- Testo di partenza
Ogni nota nella sua musica è essenziale e indispensabile al tempo stesso, una continua ricerca del "minimo" come forma solida dell'arte musicale. Una ricerca melodica che fonde elementi del folk scandinavo a musiche etniche di derivazione africana e caraibica. Lui è Tord Gustavsen, pianista norvegese tra i più affermati e interessanti della scena jazz europea contemporanea.

Vincitore, a marzo di quest'anno, del premio Spellemannsprisen per il jazz (Grammy Award norvegese), è salito alla ribalta internazionale nel 2003 grazie a Changing Places, album di debutto del suo trio per l'etichetta ECM.

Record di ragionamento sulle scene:
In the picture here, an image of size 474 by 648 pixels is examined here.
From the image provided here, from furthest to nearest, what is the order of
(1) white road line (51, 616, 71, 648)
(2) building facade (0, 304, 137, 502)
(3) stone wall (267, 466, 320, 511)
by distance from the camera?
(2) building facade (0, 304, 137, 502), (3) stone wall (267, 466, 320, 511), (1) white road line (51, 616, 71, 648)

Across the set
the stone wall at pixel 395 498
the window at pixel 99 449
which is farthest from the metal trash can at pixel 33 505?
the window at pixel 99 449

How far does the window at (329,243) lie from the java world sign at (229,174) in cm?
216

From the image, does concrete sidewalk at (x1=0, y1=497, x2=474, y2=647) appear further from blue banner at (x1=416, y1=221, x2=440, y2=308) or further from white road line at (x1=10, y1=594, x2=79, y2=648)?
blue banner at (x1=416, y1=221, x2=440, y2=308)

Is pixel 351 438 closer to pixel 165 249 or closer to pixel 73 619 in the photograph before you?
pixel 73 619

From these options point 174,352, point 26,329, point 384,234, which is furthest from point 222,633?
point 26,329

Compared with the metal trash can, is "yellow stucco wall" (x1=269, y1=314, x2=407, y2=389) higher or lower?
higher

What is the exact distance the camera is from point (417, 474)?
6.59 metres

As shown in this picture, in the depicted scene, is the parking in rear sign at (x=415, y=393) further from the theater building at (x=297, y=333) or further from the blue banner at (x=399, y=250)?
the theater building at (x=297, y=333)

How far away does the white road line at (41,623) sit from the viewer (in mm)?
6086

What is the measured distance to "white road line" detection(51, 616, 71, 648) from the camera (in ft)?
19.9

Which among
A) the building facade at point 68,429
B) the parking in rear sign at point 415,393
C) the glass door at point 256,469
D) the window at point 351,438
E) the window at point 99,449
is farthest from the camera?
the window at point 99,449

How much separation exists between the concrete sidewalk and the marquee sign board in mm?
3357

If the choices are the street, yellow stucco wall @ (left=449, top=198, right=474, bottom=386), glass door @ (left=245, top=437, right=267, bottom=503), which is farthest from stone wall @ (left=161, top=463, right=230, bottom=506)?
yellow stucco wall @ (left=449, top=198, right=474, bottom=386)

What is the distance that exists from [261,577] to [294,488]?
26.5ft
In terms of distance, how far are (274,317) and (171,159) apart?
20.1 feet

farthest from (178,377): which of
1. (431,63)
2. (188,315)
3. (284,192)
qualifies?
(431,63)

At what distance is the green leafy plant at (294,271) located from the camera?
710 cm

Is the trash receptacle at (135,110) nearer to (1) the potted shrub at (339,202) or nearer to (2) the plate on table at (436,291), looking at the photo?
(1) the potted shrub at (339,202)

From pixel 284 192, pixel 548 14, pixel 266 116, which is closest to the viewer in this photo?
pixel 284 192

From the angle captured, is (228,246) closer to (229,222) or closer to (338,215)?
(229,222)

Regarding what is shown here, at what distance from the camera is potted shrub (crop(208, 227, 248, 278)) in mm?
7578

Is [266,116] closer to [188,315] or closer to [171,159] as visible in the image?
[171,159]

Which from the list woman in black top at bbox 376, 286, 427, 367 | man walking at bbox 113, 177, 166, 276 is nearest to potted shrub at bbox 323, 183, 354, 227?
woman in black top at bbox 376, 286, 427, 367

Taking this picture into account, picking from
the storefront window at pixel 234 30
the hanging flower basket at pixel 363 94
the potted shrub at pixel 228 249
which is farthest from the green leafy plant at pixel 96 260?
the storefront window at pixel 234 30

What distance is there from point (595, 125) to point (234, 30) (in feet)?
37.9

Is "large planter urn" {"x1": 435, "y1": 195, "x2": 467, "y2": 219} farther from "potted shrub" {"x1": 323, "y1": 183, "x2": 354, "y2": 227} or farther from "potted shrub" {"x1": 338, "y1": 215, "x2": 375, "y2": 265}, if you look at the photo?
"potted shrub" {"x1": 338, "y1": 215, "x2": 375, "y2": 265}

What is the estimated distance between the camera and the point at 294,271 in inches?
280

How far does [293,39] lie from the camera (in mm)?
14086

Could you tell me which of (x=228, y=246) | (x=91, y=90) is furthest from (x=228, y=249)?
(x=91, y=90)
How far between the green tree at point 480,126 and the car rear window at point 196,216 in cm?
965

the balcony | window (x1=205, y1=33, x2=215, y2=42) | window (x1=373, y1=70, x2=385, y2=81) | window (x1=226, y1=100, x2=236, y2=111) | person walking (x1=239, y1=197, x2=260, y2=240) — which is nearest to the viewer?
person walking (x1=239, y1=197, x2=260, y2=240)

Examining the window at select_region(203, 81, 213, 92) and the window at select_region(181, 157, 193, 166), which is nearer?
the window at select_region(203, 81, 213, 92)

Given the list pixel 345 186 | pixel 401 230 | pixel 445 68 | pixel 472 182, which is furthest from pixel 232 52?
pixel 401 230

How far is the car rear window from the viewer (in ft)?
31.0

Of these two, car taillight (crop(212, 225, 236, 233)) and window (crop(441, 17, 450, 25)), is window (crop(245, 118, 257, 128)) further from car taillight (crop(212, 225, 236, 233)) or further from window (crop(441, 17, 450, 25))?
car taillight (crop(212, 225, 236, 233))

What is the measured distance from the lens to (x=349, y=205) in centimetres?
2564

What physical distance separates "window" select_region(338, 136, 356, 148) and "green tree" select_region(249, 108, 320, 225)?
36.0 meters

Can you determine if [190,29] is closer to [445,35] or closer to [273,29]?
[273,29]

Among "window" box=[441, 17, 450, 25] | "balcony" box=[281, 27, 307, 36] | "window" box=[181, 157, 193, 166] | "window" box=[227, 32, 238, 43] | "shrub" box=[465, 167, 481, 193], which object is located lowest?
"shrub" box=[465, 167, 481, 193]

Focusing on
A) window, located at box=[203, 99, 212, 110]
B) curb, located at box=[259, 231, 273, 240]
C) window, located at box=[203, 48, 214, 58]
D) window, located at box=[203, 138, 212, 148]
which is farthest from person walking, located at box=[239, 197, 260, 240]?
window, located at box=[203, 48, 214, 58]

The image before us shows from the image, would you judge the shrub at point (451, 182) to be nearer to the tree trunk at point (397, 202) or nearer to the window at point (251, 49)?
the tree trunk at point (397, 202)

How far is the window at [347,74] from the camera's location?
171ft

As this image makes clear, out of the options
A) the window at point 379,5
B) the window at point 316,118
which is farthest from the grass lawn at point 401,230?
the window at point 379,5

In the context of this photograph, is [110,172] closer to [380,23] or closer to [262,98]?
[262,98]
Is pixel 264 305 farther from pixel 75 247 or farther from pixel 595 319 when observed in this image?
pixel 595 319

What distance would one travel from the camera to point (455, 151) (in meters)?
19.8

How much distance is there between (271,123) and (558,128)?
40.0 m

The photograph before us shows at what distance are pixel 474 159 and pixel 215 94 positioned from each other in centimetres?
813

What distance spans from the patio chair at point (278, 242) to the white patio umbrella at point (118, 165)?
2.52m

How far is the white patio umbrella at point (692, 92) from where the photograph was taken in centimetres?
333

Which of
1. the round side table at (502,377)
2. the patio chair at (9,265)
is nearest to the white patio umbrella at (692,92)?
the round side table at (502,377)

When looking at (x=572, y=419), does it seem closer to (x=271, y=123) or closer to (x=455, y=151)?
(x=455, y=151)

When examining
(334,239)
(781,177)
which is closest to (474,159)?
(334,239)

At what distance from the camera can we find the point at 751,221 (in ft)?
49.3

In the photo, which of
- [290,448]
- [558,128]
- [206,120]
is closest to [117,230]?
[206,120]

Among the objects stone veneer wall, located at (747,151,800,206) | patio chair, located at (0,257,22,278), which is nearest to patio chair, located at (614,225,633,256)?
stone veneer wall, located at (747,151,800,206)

- Obiettivo del compito
Prosegui il testo sul pianista Tord Gustavsen, riprendendo subito dopo la sua ultima frase.

- Risultato dell'esercizio
È nato a Oslo il 5 ottobre 1970 e si è formato nel leggendario Jazz Department del Conservatorio di Trondheim, approfondendo però anche aspetti teorici della musica con un dottorato in Musicologia - incentrato sulla psicologia dell'improvvisazione, la teoria musicale e l'estetica generale - presso l'Università di Oslo. La sua precedente formazione accademica, con studi in sociologia, psicologia e storia delle religioni, è così confluita negli studi musicologici e, affiancata all'intuitività del musicista, lo rendono oggi un musicista di grande personalità e spessore, in grado di affiancare l'insegnamento della musicologia all'università di Oslo all'attività di musicista di levatura internazionale.

Cresciuto al fianco della cantante Silje Nergaard, ha iniziato la carriera solistica nel 2003 con il suo trio e, dopo una trilogia terminata nel 2007 con Being There, ha deciso di ampliare il suo ensemble. Proprio con questo nuovo ensemble, estensione naturale del precedente trio che vede l'ingresso del sassofonista Tore Brunborg e della voce straordinaria di Kristin Asbjørnsen, ha di recente pubblicato Restored, Returned. sempre per la ECM.

All About Jazz: Come nasce Tord Gustavsen pianista?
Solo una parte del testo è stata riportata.